About his other Gould Center-sponsored project Rajzci writes, “Since the Iraq War, there has been a large philosophical debate about preemptive war—war that is not a reaction to an imminent threat, but rather a reaction to a future threat that may or may not materialize. Almost the entire debate has focused on whether the existence of a future threat is a just cause for war. Concretely, the question is whether the fact that Iraq presented a distant and amorphous threat (if indeed it did) is a good justification for attacking it, killing in the process hundreds of thousands of innocent civilians.

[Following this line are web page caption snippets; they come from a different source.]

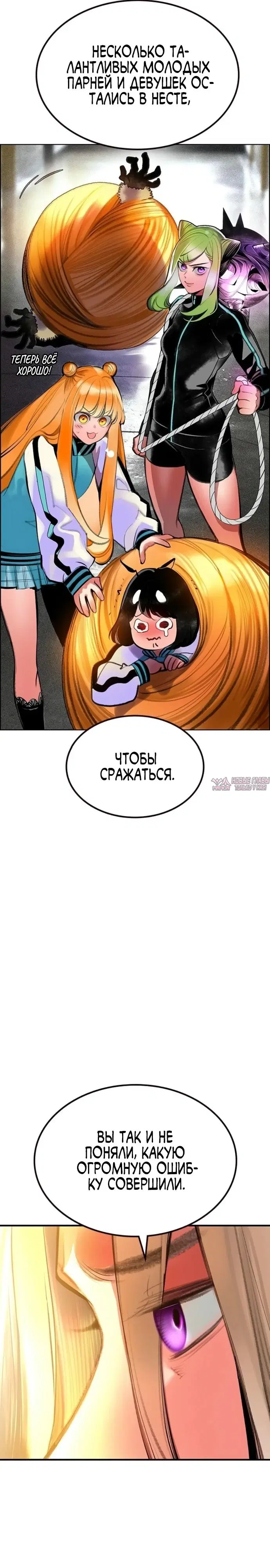 «Сок джунглей», глава 204, страница 46.000000000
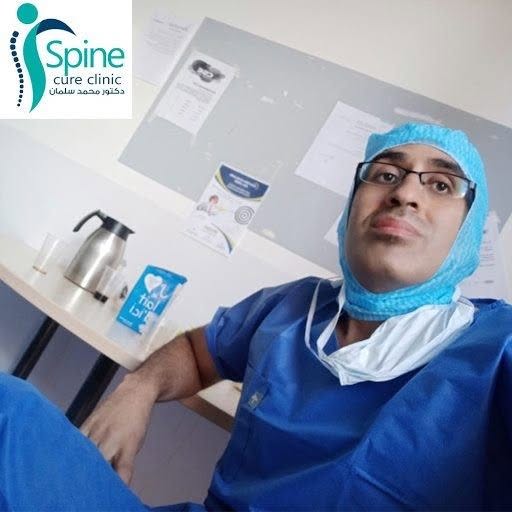 محمد سلمان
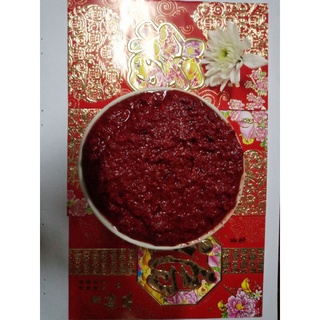 ซอสปรุงอาหาร น้ำหนัก500กรัม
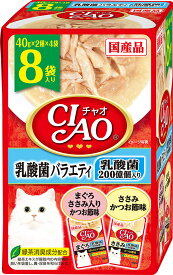 【いなば】 チャオパウチ 乳酸菌バラエティ 40g×8袋 猫 ねこ 猫おやつ 水分補給 水分 水 いなば チャオ Ciao 国産 日本 ウェットフード パウチ レトルトパウチ 緑茶エキス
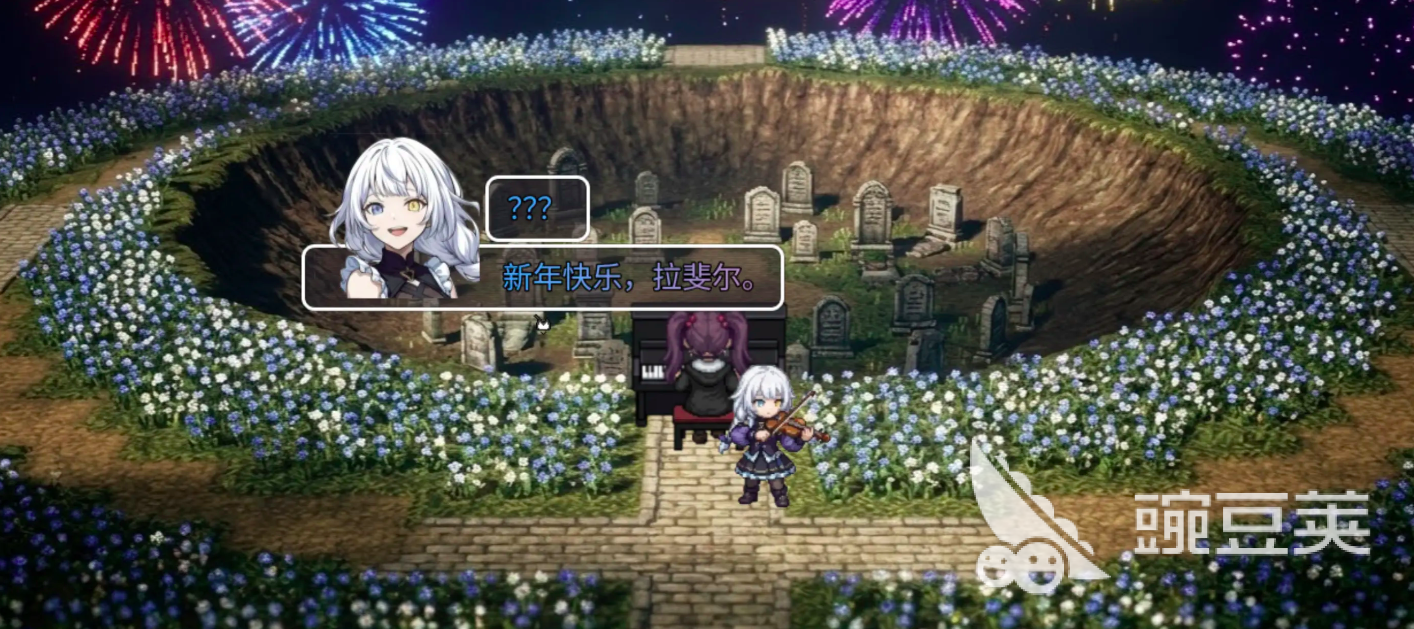 宠物幻想阴阳公测时间及最新爆料汇总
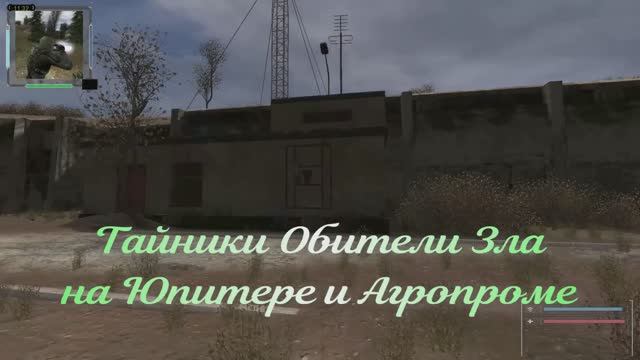 ОП 2.1 Тайники Обители Зла на Юпитере и Агропроме. смотреть онлайн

“In this paper, I take the debate in a new direction. My argument is that preemptive war will almost always be counter-productive for the country that undertakes it, and thus it violates a separate principle of warfare, one known as the principle of proportionality. The principle of proportionality says that a war is justified only if a war does more good than harm to all involved. I claim that even if we leave aside the enormous death and destruction to, say, the Iraqis, we still find that a policy of preemption does more harm than good to our own citizens. Thus preemptive war is immoral for a very interesting reason: it violates a duty we have to our own people.”